The return value of _bt_bottomupdel_pass() is advisory; it reports
"failure" for a deletion pass that was just suboptimal (it rarely
reports failure because it couldn't delete anything at all). Bottom-up
deletion preemptively falls back on a version-orientated deduplication
pass when it didn't quite delete as many items as it hoped to delete.
This policy avoids thrashing, particularly with low cardinality
indexes, where the number of distinct TIDs per tableam/heapam block
tends to drive when and how TIDs get deleted.

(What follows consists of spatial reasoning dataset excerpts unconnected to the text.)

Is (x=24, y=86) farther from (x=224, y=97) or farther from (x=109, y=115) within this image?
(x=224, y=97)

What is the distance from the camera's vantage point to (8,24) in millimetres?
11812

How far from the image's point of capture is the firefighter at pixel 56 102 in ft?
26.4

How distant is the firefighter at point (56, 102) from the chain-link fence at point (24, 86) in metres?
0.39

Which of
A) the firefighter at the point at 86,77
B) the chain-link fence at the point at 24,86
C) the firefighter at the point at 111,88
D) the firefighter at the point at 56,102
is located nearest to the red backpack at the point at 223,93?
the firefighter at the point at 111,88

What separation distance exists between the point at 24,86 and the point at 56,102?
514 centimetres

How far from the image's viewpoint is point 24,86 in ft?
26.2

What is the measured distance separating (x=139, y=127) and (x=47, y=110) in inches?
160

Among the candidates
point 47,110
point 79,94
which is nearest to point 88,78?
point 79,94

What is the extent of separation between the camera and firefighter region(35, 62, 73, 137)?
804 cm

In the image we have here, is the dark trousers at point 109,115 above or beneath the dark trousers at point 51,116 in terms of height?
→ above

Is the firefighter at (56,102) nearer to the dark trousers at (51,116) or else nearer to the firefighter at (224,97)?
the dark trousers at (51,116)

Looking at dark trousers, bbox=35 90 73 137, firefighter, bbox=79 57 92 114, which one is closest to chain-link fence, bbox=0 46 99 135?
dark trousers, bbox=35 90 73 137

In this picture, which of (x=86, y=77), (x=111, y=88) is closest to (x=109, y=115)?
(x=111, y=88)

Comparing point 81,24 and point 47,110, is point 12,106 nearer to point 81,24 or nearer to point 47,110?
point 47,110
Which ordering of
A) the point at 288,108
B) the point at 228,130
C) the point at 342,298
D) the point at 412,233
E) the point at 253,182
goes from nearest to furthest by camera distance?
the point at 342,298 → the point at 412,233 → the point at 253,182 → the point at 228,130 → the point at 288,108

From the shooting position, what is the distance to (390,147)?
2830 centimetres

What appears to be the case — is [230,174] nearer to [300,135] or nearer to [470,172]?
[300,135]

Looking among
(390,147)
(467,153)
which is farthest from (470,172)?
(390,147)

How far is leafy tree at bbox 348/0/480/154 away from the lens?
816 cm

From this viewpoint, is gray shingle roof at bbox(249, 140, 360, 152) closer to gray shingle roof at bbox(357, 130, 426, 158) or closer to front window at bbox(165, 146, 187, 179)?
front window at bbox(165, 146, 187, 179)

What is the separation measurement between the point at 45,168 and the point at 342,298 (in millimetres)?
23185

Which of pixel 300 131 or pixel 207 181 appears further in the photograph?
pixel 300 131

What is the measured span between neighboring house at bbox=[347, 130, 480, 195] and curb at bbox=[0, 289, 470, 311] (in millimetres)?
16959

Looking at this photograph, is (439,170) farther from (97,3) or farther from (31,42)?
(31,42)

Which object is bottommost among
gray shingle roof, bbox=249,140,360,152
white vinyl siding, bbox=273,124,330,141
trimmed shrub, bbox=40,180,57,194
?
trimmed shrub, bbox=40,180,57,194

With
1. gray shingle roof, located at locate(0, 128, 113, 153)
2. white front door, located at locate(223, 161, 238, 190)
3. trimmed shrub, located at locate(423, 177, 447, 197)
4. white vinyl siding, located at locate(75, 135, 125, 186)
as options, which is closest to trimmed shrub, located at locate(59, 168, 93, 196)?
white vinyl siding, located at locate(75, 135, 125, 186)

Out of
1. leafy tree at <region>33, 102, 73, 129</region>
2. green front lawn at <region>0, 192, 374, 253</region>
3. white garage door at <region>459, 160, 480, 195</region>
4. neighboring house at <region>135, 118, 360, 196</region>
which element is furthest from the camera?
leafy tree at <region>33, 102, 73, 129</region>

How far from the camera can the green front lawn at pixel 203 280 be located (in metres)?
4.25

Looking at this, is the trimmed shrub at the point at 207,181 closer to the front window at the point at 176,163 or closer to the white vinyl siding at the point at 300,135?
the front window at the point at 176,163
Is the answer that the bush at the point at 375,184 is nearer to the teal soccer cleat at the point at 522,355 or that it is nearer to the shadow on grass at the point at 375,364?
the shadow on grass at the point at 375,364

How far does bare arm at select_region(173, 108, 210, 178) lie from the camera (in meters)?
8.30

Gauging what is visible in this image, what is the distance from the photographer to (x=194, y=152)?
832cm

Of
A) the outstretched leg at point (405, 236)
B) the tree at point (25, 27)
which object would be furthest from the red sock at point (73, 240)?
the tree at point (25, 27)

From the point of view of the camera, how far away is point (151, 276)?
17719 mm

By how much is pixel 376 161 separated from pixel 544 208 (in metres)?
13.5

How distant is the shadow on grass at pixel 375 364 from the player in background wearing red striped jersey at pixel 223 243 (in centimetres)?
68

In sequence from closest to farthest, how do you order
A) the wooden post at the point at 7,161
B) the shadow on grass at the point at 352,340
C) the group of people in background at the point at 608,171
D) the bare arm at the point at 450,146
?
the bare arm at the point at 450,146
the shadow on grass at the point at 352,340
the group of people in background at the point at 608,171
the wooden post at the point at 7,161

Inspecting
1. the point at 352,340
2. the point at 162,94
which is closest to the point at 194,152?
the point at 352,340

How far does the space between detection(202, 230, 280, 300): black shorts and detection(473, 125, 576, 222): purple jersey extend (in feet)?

I have noticed an unintended and undesirable interaction between this
new behavior and an older deduplication behavior: it's possible for
_bt_bottomupdel_pass() to return false to trigger a preemptive
version-orientated deduplication pass that ends up using
deduplication's "single value" strategy. This is just contradictory on
its face: a version-orientated deduplication pass tries to prevent a
version-driven page split altogether, whereas a single value strategy
deduplication pass is specifically supposed to set things up for an
imminent page split (a split that uses nbtsplitloc.c's single value
strategy). Clearly we shouldn't prepare for a page split and try to
avoid a page split at the same time!
The practical consequence of this oversight is that leaf pages full of
duplicates (all duplicates of the same single value) are currently
much more likely to have a version-driven page split (from non-HOT
updates) than similar pages that have two or three distinct key
values. Another undesirable consequence is that we'll waste cycles in
affected cases; any future bottom-up index deletion passes will waste
time on the tuples that the intervening deduplication pass
deliberately declined to merge together (as any single value dedup
pass will). In other words, the heuristics described in comments above
_bt_bottomupdel_finish_pending() can become confused by this
misbehavior (after an initial round of deletion + deduplication, in a
later round of deletion). This interaction is clearly a bug. It's easy
to avoid.
Attached patch fixes the bug by slightly narrowing the conditions
under which we'll consider if we should apply deduplication's single
value strategy. We were already not even considering it with a unique
index, where it was always clear that this is only a
version-orientated deduplication pass. It seems natural to also check
whether or not we just had a "failed" call to _bt_bottomupdel_pass()
-- this is a logical extension of what we do already. Barring
objections, I will apply this patch (and backpatch to Postgres 14) in
a few days.
--
Peter Geoghegan